The 30-year fixed-rate mortgage averaged 3.66 percent this week, the lowest weekly average since May 23, 2013, Freddie Mac reports in its weekly mortgage market survey. What’s more, the 15-year fixed-rate mortgage dropped below 3 percent, also for the first time since May 2013.
“Mortgage rates fell for the third consecutive week as oil prices plummeted and long term treasury yields continued to drop despite a strong employment report,” says Frank Nothaft, Freddie Mac’s chief economist. The unemployment rate has fallen to 5.6 percent, the lowest since June 2008.
This marked the third consecutive week that mortgage rates lowered as bond yield continued to drop despite a strong employment report, Freddie Mac reports.

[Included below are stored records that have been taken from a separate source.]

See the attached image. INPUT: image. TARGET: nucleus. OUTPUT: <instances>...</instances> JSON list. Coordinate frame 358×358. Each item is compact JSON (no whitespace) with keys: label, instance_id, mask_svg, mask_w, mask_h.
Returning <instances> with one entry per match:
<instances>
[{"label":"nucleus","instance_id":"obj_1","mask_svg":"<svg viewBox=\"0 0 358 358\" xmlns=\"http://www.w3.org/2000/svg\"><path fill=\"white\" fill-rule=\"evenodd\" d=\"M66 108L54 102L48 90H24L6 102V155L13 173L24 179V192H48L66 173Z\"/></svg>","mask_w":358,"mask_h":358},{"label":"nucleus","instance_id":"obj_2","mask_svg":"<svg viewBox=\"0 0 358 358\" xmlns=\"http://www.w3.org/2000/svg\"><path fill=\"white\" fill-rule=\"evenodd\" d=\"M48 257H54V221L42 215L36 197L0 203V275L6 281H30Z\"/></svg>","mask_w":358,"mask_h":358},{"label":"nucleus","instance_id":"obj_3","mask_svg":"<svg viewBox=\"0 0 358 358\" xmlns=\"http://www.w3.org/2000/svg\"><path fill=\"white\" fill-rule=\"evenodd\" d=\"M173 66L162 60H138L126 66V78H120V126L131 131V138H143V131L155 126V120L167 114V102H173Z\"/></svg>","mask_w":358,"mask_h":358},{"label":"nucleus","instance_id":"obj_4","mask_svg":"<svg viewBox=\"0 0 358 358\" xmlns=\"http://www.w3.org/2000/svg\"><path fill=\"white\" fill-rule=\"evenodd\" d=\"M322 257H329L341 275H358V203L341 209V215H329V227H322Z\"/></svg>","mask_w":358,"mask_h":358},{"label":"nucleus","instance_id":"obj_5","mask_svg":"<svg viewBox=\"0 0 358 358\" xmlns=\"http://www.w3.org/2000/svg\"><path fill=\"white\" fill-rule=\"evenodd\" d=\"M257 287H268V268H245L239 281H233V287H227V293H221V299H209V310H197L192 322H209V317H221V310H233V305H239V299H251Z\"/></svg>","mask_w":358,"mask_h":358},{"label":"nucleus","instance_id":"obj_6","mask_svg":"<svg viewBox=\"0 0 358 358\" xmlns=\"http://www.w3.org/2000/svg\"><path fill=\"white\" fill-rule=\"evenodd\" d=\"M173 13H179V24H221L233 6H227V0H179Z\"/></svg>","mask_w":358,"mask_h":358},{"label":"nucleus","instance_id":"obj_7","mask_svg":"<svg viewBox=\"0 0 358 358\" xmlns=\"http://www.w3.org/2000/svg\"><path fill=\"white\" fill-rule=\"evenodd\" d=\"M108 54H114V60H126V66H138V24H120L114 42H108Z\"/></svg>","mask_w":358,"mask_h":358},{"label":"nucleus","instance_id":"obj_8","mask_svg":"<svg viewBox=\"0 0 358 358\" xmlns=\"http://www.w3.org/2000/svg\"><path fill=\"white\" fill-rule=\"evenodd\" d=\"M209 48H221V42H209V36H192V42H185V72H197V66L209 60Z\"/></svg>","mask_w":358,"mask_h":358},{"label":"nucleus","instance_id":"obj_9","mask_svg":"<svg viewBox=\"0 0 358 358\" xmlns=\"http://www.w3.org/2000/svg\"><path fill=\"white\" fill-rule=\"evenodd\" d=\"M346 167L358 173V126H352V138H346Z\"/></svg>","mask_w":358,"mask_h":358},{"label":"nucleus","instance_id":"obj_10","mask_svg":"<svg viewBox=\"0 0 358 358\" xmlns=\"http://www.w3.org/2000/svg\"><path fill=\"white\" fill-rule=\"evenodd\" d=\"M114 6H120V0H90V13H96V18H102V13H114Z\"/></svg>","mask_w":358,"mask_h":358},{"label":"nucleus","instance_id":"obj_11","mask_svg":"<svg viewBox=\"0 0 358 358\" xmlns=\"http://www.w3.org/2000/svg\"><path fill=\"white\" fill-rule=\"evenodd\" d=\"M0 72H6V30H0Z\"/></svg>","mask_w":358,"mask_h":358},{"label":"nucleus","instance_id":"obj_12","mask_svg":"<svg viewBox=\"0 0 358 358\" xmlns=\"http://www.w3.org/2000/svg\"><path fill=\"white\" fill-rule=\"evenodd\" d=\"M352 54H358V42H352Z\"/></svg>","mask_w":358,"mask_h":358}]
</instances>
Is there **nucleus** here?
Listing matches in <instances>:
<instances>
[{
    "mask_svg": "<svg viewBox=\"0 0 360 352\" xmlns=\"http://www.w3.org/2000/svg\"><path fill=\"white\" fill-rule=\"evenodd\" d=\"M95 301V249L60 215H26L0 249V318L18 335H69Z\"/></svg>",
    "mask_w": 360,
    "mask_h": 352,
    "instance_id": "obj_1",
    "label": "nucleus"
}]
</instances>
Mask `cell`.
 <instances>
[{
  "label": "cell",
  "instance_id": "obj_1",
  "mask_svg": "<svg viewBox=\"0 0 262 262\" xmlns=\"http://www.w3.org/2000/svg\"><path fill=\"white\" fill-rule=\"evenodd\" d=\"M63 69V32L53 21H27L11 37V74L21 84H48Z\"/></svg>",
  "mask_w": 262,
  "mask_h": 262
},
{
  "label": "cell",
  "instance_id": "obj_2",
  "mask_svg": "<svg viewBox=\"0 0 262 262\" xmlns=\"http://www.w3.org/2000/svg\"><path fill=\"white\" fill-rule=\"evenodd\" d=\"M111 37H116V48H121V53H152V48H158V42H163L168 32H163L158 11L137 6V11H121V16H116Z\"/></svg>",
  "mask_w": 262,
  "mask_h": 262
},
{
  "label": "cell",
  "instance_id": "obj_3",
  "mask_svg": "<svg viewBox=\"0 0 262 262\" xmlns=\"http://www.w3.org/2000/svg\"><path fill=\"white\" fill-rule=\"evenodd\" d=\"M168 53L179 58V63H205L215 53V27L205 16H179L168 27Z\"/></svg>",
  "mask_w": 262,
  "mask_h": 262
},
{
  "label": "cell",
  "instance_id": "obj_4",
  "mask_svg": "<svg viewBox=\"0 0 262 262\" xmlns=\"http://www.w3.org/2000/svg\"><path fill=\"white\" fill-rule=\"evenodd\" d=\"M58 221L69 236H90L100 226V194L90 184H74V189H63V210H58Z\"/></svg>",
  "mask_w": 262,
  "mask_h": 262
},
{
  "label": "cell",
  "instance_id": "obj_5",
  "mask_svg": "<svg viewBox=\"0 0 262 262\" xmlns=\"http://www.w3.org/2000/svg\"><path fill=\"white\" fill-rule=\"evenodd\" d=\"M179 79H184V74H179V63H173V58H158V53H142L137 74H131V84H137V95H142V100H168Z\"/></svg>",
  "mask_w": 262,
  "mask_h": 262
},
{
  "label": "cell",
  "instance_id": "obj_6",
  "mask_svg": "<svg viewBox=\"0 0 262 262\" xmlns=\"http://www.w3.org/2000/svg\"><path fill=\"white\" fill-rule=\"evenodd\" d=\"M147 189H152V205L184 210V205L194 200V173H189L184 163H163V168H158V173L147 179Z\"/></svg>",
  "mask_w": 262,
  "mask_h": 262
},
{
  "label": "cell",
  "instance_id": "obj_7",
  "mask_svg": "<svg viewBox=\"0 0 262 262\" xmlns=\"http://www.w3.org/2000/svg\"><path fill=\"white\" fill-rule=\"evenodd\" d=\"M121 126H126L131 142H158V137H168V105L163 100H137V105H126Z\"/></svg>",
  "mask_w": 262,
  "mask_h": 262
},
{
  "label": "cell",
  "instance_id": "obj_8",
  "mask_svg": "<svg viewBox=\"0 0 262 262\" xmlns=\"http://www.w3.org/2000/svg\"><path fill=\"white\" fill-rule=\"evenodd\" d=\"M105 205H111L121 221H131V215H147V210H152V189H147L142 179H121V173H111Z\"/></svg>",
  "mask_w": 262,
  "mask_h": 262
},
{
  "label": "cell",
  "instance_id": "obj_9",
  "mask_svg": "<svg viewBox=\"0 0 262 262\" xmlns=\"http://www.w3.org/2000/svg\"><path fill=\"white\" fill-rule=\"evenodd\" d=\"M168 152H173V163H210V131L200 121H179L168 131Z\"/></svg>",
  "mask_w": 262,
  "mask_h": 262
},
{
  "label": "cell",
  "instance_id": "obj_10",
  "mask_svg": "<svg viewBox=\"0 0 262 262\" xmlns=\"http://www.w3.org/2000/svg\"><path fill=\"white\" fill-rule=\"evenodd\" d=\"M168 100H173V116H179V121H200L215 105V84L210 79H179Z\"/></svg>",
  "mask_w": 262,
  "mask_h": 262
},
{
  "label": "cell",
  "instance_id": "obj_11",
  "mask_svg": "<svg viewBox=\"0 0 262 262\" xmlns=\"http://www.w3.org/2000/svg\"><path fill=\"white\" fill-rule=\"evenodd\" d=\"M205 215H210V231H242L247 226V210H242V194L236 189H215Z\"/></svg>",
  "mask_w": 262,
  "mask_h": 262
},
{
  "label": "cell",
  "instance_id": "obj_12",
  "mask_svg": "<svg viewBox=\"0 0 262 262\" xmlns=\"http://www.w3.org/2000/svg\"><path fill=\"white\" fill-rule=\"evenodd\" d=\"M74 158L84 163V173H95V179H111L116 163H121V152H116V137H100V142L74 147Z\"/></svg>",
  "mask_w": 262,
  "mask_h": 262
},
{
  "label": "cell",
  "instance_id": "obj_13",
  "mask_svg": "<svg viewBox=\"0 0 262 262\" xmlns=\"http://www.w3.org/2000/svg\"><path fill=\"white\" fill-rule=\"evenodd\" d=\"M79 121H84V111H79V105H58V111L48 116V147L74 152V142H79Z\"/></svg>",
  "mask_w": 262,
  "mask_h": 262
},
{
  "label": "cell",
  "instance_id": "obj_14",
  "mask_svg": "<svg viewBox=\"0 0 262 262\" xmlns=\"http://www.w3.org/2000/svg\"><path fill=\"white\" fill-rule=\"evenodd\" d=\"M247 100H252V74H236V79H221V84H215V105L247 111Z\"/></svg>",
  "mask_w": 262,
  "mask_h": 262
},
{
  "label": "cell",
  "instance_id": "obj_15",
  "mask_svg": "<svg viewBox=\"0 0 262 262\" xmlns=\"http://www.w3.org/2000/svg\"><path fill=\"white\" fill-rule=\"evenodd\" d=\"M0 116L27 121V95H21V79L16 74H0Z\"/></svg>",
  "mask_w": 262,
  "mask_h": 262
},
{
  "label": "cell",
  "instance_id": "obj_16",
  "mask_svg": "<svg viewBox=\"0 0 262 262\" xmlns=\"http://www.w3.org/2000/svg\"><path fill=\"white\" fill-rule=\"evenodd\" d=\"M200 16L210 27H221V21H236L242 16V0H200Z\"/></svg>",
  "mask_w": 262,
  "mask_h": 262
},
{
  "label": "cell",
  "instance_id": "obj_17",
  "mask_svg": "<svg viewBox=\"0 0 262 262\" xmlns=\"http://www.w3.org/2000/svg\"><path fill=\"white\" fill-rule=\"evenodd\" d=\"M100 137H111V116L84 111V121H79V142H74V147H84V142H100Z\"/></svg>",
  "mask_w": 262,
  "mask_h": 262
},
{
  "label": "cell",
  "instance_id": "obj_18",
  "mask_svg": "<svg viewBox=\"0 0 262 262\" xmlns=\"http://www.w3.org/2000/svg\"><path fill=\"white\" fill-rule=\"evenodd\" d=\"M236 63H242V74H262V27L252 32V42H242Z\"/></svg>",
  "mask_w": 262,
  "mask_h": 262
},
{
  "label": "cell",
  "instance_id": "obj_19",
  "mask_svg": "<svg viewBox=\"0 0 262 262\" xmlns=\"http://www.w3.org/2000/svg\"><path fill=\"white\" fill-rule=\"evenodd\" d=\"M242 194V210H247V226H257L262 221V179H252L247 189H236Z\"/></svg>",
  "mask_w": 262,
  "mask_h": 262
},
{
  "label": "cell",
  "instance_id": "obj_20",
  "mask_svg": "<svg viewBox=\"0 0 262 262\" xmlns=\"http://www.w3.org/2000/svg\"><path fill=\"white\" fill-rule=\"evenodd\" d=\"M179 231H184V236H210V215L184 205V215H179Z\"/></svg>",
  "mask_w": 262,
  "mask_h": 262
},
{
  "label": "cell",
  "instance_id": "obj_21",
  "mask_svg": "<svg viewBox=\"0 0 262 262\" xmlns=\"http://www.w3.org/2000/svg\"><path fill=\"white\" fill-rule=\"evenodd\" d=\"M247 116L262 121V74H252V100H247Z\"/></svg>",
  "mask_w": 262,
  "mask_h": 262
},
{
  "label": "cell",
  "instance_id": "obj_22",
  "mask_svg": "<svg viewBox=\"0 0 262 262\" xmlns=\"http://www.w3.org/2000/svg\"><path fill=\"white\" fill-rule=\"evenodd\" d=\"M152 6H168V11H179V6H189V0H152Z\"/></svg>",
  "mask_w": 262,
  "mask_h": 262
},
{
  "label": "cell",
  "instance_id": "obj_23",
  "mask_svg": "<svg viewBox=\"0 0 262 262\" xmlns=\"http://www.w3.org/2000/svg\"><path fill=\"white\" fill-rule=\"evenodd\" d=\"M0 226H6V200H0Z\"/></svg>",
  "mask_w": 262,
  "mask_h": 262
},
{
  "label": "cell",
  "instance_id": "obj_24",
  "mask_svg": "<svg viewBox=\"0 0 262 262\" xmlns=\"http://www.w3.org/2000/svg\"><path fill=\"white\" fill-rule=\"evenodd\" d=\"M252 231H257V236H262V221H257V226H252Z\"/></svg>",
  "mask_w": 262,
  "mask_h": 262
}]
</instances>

Freddie Mac reports the following national averages with mortgage rates for the week ending Jan. 15:
- 30-year fixed-rate mortgages: averaged 3.66 percent, with an average 0.6 point, dropping from last week’s 3.73 percent average. A year ago at this time, 30-year rates averaged 4.41 percent.
- 15-year fixed-rate mortgages: averaged 2.98 percent, with an average 0.5 point, dropping from last week’s 3.05 percent average. Last year at this time, 15-year rates averaged 3.45 percent.
- 5-year hybrid adjustable-rate mortgages: averaged 2.90 percent, with an average 0.4 point, dropping from last week’s 2.98 percent average. A year ago, the 5-year ARM averaged 3.10 percent.
- 1-year ARMs: averaged 2.37 percent, with an average 0.4 point, dropping from last week’s 2.39 percent average. Last year at this time, 1-year ARMs averaged 2.56 percent.